Bankers Trust New York Corp.'s decision to seek a buyer for its $34 billion-asset retirement services business won plaudits from Wall Street analysts Wednesday.

The analysts said the bank's business of providing 401(k) plans and record-keeping services to 137 large corporate clients has been a money loser in recent years.

David Berry, research director at Keefe, Bruyette & Woods, estimated the drag on earnings at about 10 cents a share. He has been expecting third- quarter earnings of about $1.90 per share.

Other observers said the potential sale, which could fetch several hundred million dollars, is an encouraging sign that the bank remains focused on shedding or retooling underperforming businesses.

"They are clearly looking at unprofitable businesses to see what can be done about them," said Raphael Soifer, bank analyst at Brown Brothers Harriman & Co.

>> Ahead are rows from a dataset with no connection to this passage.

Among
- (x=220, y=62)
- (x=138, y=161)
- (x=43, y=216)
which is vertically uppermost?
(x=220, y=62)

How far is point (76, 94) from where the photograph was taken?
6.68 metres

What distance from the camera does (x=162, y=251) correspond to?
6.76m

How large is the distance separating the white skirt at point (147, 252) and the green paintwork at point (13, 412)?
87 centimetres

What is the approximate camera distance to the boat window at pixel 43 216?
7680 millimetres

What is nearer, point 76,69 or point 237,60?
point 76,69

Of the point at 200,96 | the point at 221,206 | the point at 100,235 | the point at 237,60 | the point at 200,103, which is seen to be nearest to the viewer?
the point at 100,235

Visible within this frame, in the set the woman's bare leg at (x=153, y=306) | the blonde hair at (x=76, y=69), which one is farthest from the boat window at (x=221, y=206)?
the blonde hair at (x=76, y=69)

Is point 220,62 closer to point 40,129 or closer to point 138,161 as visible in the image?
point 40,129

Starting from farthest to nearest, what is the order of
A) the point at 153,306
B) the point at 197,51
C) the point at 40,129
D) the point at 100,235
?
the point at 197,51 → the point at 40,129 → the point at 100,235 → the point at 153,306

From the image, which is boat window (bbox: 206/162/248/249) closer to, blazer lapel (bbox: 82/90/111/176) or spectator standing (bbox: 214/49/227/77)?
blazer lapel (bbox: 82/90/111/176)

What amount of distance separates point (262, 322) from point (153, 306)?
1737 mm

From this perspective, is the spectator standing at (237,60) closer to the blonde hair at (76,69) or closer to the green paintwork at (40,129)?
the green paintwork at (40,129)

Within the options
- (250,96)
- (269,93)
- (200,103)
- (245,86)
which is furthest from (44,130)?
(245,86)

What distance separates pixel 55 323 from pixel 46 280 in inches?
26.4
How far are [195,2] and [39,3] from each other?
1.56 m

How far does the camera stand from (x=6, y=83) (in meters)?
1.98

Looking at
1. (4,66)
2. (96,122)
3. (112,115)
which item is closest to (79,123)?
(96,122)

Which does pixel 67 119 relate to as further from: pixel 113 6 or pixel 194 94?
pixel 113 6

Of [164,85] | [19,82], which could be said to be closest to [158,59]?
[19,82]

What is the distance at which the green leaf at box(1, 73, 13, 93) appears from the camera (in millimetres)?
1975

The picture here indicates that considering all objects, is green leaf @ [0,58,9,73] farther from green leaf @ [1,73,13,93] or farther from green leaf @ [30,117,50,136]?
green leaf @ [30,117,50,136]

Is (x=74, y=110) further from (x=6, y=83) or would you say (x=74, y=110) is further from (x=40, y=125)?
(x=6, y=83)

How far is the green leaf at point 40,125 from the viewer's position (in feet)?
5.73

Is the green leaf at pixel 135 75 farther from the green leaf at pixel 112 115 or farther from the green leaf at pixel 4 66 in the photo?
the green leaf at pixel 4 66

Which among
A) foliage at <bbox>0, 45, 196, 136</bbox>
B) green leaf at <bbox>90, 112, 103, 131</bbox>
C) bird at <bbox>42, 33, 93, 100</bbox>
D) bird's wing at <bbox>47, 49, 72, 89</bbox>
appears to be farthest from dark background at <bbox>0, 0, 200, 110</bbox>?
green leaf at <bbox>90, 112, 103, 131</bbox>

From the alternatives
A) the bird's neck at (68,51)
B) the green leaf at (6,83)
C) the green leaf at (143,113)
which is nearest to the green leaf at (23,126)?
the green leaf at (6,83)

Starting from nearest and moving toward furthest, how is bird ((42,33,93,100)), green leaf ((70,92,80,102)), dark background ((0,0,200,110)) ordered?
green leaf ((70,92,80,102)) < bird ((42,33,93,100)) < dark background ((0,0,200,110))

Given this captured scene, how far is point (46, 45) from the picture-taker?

In mapping an exit from the retirement services business, Bankers Trust is taking the opposite approach from many other large financial services companies. With baby boomers stockpiling retirement assets, the 401(k) business has been touted as a growth area for decades to come.

Bankers Trust declined to comment on rumors of a pending sale, which were reported Wednesday by The Wall Street Journal. But several well-placed sources confirmed that a book outlining the business is being circulated among prospective buyers and that the company appears committed to the project.

"You look at the business and you see that it might be worth a lot more to some other company," said a source who is familiar with the bank's discussions.

Bankers Trust has found it hard to compete because it specializes in low-margin indexed funds, Mr. Berry said. Investment management fees from this business are too low to offset the high cost of communicating with millions of plan participants and maintaining account records for them, he said.

"The big players like Fidelity (Investments) give the record keeping services away hoping to get a bigger share of assets in their actively managed funds," said Mr. Berry. "Bankers Trust doesn't have that choice."

Although Bankers Trust was one of the earliest entrants in the 401(k) business, its decision to sell surprised few observers.

"That business either has to be built up through investments or sold," said Robert Albertson, an analyst at Goldman Sachs & Co. "They may have the view that it's too late" to do anything but sell.

Four years ago, Bankers Trust unveiled a highly publicized alliance with Charles Schwab Corp. that gave bank clients access to nearly 200 no-load mutual funds. The alliance is still in effect, but observers said it has not produced much business.

Bankers Trust does boasts some large retirement plan clients-such as Lockheed Martin in Bethesda, Md. But plan sponsors tend to hire Bankers Trust for specific services rather than for a complete package of services, sources said.

"These big companies want a lot of services," said Gary Blank, an independent consultant in San Francisco. Bankers Trust "probably did a cost-benefit analysis and decided that they just couldn't compete."

Bankers Trust was also late to introduce daily valuation services, increasingly seen as a vital feature of 401(k) plans.

The result was a lot of customer dissatisfaction, said John Mulligan, a consultant at Retirement Plan Strategies in Braintree, Mass. "They have stemmed the tide a bit," he said, "but you never hear about them getting a new client."